I'm trying to do a Google App Engine project on OS X (latest and greatest). I'm using classes from javax.crypto, and I'm seeing an AccessControlException thrown when I try to initialize an instance of the Mac class. Here's the stack trace:

WARNING: Nested in java.lang.ExceptionInInitializerError:
java.security.AccessControlException: access denied (java.lang.RuntimePermission loadLibrary.keychain)
    at java.security.AccessControlContext.checkPermission(AccessControlContext.java:264)
    at java.security.AccessController.checkPermission(AccessController.java:427)
    at java.lang.SecurityManager.checkPermission(SecurityManager.java:532)
    at com.google.appengine.tools.development.DevAppServerFactory$CustomSecurityManager.checkPermission(DevAppServerFactory.java:76)
    at java.lang.SecurityManager.checkLink(SecurityManager.java:818)
    at java.lang.Runtime.loadLibrary0(Runtime.java:816)
    at java.lang.System.loadLibrary(System.java:993)
    at com.apple.crypto.provider.HmacCore.<clinit>(HmacCore.java:26)
    at sun.reflect.NativeConstructorAccessorImpl.newInstance0(Native Method)
    at sun.reflect.NativeConstructorAccessorImpl.newInstance(NativeConstructorAccessorImpl.java:39)
    at sun.reflect.DelegatingConstructorAccessorImpl.newInstance(DelegatingConstructorAccessorImpl.java:27)
    at java.lang.reflect.Constructor.newInstance(Constructor.java:494)
    at java.lang.Class.newInstance0(Class.java:350)
    at java.lang.Class.newInstance(Class.java:303)
    at java.security.Provider$Service.newInstance(Provider.java:1130)
    at javax.crypto.Mac.a(DashoA12275)
    at javax.crypto.Mac.init(DashoA12275)

Any ideas on

1 - what went wrong and how fix it

2 - if it's not fixable (I know Apple has not been the best supporter of Java in recent years), what's an alternative approach?

+1  A: 

Found a workround on google groups:

"To work around the local Mac SDK problem, you can pass --jvm_flag=-D--enable_all_permissions=true to your dev_appserver.

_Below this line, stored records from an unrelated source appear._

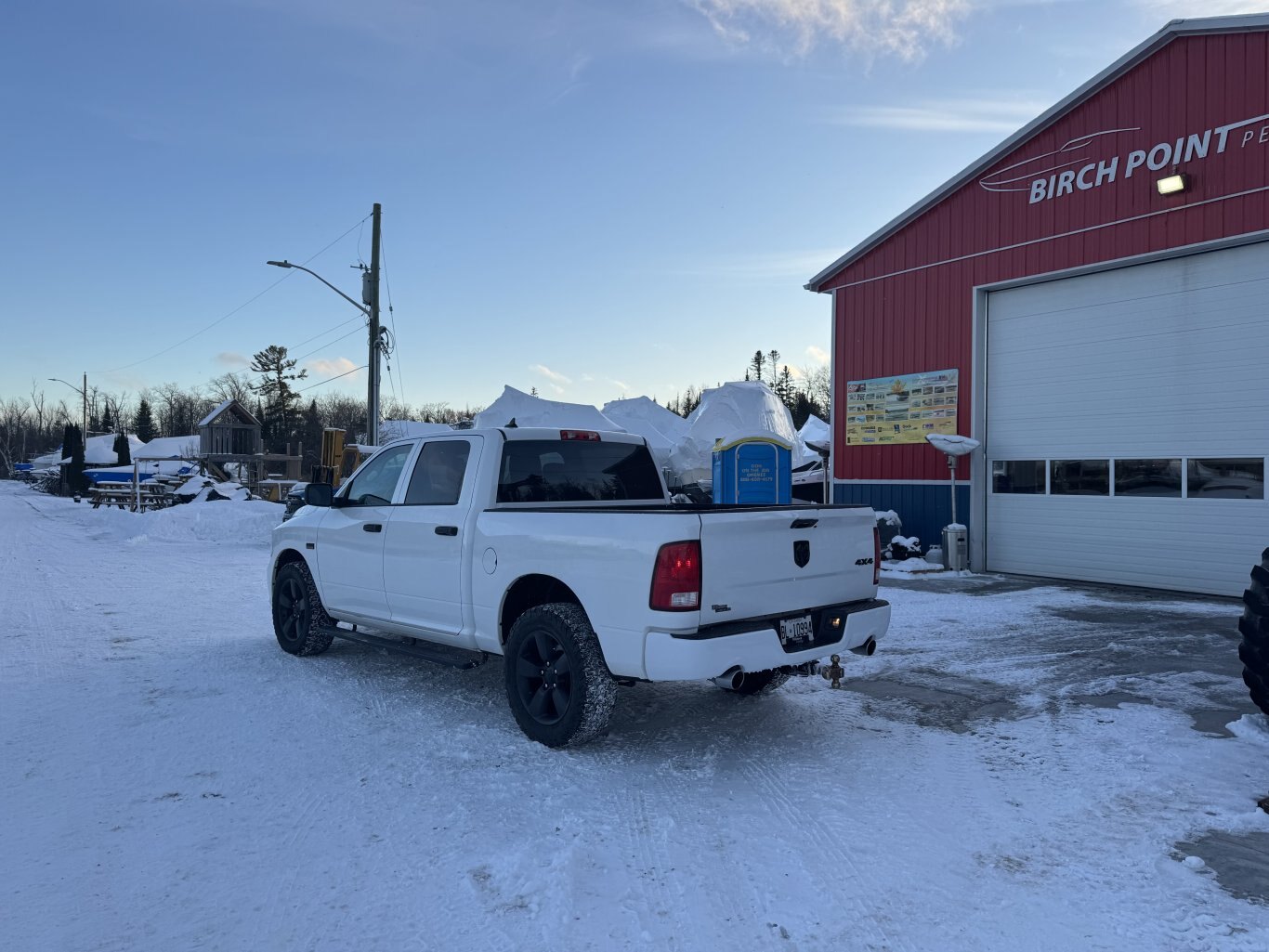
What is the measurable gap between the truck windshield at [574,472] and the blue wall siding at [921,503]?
8.91 meters

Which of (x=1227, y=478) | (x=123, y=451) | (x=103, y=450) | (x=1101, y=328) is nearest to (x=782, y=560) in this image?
(x=1227, y=478)

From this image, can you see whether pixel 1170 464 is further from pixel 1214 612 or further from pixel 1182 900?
pixel 1182 900

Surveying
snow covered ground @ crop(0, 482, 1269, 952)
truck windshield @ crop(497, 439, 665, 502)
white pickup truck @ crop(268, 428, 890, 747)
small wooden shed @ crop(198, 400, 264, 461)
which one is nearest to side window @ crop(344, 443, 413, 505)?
white pickup truck @ crop(268, 428, 890, 747)

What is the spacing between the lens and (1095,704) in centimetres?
602

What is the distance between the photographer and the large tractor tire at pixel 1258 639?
5184 mm

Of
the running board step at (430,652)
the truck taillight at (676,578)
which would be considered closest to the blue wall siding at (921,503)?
the running board step at (430,652)

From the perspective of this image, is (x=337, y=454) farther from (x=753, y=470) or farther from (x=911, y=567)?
(x=911, y=567)

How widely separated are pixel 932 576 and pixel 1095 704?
24.0 ft

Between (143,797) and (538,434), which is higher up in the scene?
(538,434)

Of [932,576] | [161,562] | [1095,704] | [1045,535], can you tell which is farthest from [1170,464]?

This will cause the error to go away, but will unfortunately also disable most of the security checking in your local environment. "

bpapa
+1  A: 

I have a more complete answer but without access to Apple's crypto provider source we'll never be fully sure what permissions are required on all their platforms. Here's what I was able to get working for snow leopard:

You'll need to grant whatever codebase needs the crypto the following permissions:

grand codebase "your/code/base" { permission java.lang.RuntimePermission "loadLibrary.keychain"; permission java.io.FilePermission "/System/Library/Java/Extensions/-", "read"; permission java.io.FilePermission "/Library/Java/Extensions/-", "read"; permission java.io.FilePermission "/System/Library/Frameworks/JavaVM.framework/-", "read"; };

It appears there is some sort of search for the libkeychain.jnilib file that visits the first two locations before finding it in the Frameworks directory on OSX 10.6.2 for Java 1.6. Other versions of java and other versions of the OS may have additional or different search paths so the only way to solve it for each platform is to try, see the security permission exception, grant a file permission, then try again till it works. Fun.

One important caveat, if you try to load the crypto library into one classloader that is not part of this codebase then try to load it again into another classloader that is part of the codebase then you'll get a "native library already loaded in another classloader" exception.